Agile Japan 2013 四国・愛媛サテライト開催


2013/05/25にAgile Japan 2013 四国・愛媛サテライトを開催しました。

AMの本会場のUst中継は問題なく見れましたし内容も凄くよかった。前日のツィートで「フラジャイルジャパン」と流れていた理由がよくわかりましたw

僕はオープニングとアジャイル入門、そして午後のワークショップを担当していたのですが、いずれも時間をオーバーしてしまい申し訳なかったです。(本当に余裕がなかったです…)

オープニングにて

オープニングでは、最近個人的な関心事である地方におけるアジャイルのあり方について考えを話しました。地方においては、単に「開発をアジャイルに!」というのでは幸せになれないのではという問題提起です。理由としては、地方ではITの市場規模は限られているため、単に開発のやり方を変えるだけではインパクトが弱いこと、仮に今の受託の流れをアジャイルな契約にして実現しても、地場には仕事がなく、東京に仕事を探しにいかなければならないことが挙げられます。私の松山の知人も東京に長期出張に行っていたり、会社を変わってみたものの結局前の職場に常駐して仕事している、というような話を聞きます。

**実施する課題**.
**A.** 本文で、筆者がサテライト開催で担当したと書いているのはどれですか。
**B.** 愛媛サテライト開催についての本文を、最後の文の後から書き継いでください。
データは本文とは関係のない別の資料です。

**抽出データ**.
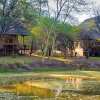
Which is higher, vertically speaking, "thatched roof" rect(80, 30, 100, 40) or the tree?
the tree

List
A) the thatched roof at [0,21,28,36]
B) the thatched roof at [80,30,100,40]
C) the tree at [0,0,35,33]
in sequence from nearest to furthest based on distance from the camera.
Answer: the tree at [0,0,35,33]
the thatched roof at [0,21,28,36]
the thatched roof at [80,30,100,40]

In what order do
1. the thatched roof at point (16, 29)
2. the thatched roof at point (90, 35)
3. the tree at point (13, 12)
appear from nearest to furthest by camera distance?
the tree at point (13, 12), the thatched roof at point (16, 29), the thatched roof at point (90, 35)

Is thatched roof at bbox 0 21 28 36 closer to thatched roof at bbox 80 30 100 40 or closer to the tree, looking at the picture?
the tree

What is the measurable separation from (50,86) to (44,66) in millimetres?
17264

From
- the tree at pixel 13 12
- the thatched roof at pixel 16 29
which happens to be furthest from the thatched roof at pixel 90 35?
the tree at pixel 13 12

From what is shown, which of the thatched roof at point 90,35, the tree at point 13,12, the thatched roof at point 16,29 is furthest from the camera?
the thatched roof at point 90,35

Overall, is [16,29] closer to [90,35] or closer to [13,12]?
[13,12]

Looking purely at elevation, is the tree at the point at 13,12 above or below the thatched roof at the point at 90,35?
above

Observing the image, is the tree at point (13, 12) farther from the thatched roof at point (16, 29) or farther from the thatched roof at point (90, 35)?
the thatched roof at point (90, 35)

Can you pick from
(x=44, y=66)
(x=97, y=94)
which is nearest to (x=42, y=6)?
(x=44, y=66)

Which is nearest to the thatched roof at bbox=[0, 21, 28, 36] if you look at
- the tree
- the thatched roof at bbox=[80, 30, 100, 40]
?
the tree

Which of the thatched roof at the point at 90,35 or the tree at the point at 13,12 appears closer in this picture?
the tree at the point at 13,12

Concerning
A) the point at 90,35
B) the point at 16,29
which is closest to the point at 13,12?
the point at 16,29

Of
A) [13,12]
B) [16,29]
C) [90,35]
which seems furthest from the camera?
[90,35]
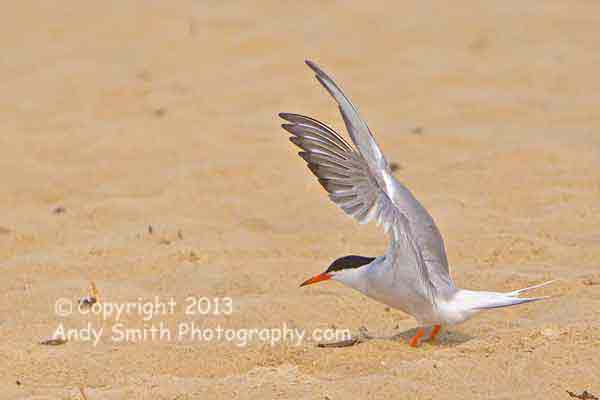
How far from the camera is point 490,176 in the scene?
209 inches

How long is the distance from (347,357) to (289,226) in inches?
63.8

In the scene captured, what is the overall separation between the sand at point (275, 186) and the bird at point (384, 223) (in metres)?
0.15

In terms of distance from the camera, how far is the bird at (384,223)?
3057 millimetres

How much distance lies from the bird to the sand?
15cm

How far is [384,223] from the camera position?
3.06m

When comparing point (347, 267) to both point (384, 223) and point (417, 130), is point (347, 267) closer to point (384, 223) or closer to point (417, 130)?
point (384, 223)

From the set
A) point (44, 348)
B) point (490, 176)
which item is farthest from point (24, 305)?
point (490, 176)

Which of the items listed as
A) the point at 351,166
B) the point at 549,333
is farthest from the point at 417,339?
the point at 351,166

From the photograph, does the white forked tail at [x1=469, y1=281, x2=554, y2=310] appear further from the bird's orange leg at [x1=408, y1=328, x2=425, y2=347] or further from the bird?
the bird's orange leg at [x1=408, y1=328, x2=425, y2=347]

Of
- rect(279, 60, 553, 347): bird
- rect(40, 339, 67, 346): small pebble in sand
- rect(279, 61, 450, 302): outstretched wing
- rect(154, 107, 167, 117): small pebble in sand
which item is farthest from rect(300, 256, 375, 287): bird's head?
rect(154, 107, 167, 117): small pebble in sand

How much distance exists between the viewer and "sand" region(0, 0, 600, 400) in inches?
130

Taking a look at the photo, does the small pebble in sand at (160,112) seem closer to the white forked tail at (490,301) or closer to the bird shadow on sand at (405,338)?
the bird shadow on sand at (405,338)

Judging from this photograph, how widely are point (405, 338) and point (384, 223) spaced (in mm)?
639

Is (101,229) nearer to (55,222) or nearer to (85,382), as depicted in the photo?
(55,222)
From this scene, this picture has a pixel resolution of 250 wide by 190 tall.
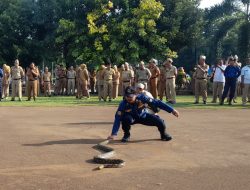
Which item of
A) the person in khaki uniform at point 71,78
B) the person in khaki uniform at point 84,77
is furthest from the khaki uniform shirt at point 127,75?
the person in khaki uniform at point 71,78

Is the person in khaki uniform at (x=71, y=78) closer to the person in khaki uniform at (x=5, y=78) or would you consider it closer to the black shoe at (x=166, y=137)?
the person in khaki uniform at (x=5, y=78)

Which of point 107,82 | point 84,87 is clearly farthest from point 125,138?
point 84,87

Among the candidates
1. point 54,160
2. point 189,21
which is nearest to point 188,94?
point 189,21

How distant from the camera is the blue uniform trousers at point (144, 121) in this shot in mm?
9758

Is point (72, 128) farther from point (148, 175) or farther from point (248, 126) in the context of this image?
point (148, 175)

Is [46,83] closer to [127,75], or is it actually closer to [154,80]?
[127,75]

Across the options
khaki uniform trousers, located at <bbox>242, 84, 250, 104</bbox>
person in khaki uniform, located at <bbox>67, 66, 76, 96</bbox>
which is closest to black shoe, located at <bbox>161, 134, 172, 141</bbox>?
khaki uniform trousers, located at <bbox>242, 84, 250, 104</bbox>

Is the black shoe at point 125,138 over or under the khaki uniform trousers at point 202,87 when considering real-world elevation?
under

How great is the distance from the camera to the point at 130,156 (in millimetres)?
7984

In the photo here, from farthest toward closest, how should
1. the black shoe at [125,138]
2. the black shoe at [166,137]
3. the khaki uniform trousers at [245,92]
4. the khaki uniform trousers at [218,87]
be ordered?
the khaki uniform trousers at [218,87], the khaki uniform trousers at [245,92], the black shoe at [166,137], the black shoe at [125,138]

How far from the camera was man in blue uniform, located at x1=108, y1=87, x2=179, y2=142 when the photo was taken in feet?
31.1

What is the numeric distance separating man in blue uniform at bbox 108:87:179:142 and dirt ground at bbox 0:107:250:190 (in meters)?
0.28

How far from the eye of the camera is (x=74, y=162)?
747cm

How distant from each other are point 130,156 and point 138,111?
2014 mm
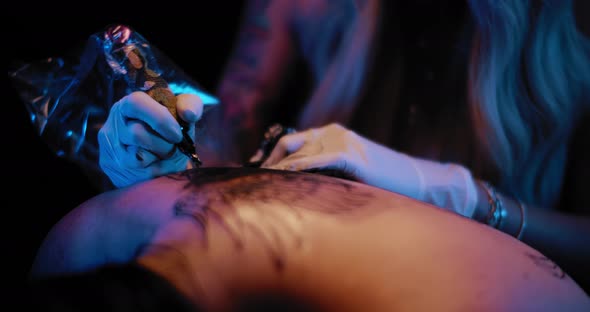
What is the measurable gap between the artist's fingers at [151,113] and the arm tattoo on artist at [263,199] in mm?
80

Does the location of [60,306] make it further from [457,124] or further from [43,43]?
[457,124]

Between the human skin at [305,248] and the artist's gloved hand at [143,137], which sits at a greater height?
the artist's gloved hand at [143,137]

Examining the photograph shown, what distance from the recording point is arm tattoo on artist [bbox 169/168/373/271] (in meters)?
0.56

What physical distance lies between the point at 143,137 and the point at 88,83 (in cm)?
24

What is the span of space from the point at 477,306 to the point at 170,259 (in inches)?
15.1

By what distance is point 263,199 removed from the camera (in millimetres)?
600

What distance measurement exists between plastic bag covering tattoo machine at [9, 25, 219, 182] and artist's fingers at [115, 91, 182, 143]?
3.6 inches

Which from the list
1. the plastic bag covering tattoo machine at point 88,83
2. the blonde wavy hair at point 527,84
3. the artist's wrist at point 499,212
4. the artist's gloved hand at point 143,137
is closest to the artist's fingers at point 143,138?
the artist's gloved hand at point 143,137

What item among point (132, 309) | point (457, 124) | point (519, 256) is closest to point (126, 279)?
point (132, 309)

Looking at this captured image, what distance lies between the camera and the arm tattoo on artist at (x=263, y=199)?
0.56 metres

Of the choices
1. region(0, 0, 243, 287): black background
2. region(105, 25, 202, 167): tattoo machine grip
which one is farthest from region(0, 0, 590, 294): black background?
region(105, 25, 202, 167): tattoo machine grip

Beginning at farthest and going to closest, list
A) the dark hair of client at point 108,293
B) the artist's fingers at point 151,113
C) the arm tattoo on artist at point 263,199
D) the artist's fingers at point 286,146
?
1. the artist's fingers at point 286,146
2. the artist's fingers at point 151,113
3. the arm tattoo on artist at point 263,199
4. the dark hair of client at point 108,293

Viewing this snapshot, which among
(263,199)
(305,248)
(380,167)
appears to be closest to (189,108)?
(263,199)

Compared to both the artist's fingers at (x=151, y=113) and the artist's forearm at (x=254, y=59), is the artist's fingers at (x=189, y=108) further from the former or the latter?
the artist's forearm at (x=254, y=59)
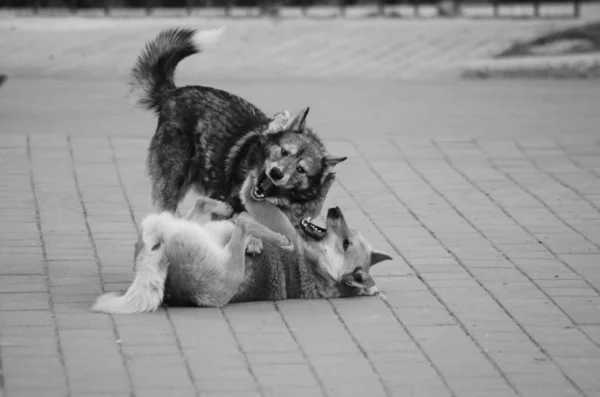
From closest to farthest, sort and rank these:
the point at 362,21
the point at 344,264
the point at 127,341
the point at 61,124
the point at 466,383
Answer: the point at 466,383 < the point at 127,341 < the point at 344,264 < the point at 61,124 < the point at 362,21

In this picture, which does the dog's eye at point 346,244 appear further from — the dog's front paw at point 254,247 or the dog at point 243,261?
the dog's front paw at point 254,247

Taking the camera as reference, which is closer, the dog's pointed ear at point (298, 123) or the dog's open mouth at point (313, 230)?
the dog's open mouth at point (313, 230)

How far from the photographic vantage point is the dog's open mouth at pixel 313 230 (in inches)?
263

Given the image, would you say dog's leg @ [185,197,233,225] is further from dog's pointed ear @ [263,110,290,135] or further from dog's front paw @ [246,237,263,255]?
dog's front paw @ [246,237,263,255]

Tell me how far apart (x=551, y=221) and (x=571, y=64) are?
236 inches

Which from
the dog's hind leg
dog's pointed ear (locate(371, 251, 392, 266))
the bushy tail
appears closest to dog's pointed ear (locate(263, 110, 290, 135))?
the dog's hind leg

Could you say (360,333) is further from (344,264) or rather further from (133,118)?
(133,118)

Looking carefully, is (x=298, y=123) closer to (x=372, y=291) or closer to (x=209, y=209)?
(x=209, y=209)

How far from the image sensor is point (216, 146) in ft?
23.8

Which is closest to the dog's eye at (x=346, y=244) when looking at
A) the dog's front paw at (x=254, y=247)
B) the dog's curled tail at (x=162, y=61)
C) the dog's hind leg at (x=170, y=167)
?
the dog's front paw at (x=254, y=247)

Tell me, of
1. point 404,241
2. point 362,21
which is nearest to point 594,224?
point 404,241

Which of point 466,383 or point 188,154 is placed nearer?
point 466,383

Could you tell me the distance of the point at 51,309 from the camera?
619 cm

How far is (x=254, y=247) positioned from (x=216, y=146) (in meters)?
1.07
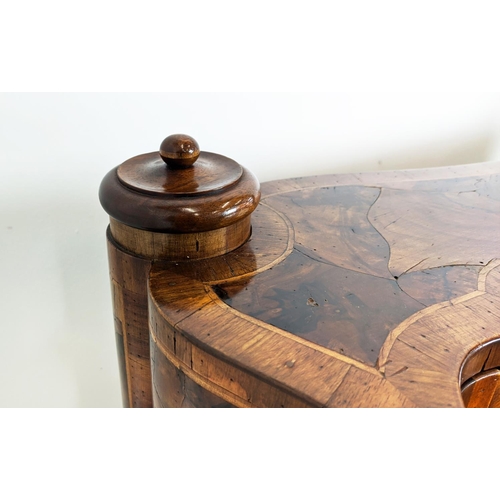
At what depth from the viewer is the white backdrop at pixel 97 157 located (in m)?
0.95

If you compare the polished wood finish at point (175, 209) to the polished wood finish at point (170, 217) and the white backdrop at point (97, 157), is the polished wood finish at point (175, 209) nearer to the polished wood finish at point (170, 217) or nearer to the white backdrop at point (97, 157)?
the polished wood finish at point (170, 217)

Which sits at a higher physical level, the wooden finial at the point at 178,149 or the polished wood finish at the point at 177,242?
the wooden finial at the point at 178,149

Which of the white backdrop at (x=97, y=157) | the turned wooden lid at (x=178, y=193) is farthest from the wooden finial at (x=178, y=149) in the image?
the white backdrop at (x=97, y=157)

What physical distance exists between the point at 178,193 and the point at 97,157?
41 cm

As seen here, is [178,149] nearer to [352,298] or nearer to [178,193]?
[178,193]

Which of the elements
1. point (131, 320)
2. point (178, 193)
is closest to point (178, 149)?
point (178, 193)

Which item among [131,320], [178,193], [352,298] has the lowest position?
[131,320]

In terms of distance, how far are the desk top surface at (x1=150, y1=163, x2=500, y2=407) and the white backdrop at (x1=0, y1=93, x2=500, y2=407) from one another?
24 centimetres

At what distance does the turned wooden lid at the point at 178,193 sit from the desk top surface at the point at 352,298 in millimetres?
69

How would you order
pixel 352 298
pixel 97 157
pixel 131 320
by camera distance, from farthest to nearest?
pixel 97 157 → pixel 131 320 → pixel 352 298

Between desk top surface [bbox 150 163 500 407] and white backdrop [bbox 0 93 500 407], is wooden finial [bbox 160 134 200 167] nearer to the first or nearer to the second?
desk top surface [bbox 150 163 500 407]

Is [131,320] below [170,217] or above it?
below

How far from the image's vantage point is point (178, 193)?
652 millimetres

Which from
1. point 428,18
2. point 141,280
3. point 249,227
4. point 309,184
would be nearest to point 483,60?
point 428,18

**記述による解答**.
**A.** 筆者はオープニングとアジャイル入門、そして午後のワークショップを担当しました。

**B.**
そもそも市場規模が小さい中で単に開発をアジャイルにするだけでは、地方へのインパクトはとても小さいし働く人にとってもそれほど嬉しさがないのではという仮説です。

地方においては、「開発をアジャイルに」というよりも「そもそものビジネスのあり方を変える」あるいは「新しいビジネスを作りだす」という方向に向かい、そのための手段としてアジャイル・スクラム・リーンスタートアップのような考え方や実践を取り入れていかないといけないと考えるに至っています。

東京近辺では「アジャイルやスクラムができない。現場も変えるのもパワーがいる。だからもっと自分の動きたいように動ける会社に転職する」という選択肢は多い気がしますが、地方においてその選択肢はとても限られると感じています。

現場を変えることも大事ですが、現場が立脚する組織、さらにはそのビジネス領域にまで解釈を広げていかないといけないと考えます。これは東京よりも地方は特にその重要性が高い気がしています。もちろん一個人ができることは限られます。なので地域ぐるみでビジョンを描いて行動していかなければいけないでしょう。その事例が北海道、島根県、福岡県で今行われているのではないかと思います。

また「地方」と一括りにするのも無理があります。個々の地域がそれぞれの文脈の元に行動しなければなりません。私も愛媛という地域でその真っ只中で行動していきます。そんな思いをオープニングで話しました。

ワークショップ 「アジャイル開発をデザインする」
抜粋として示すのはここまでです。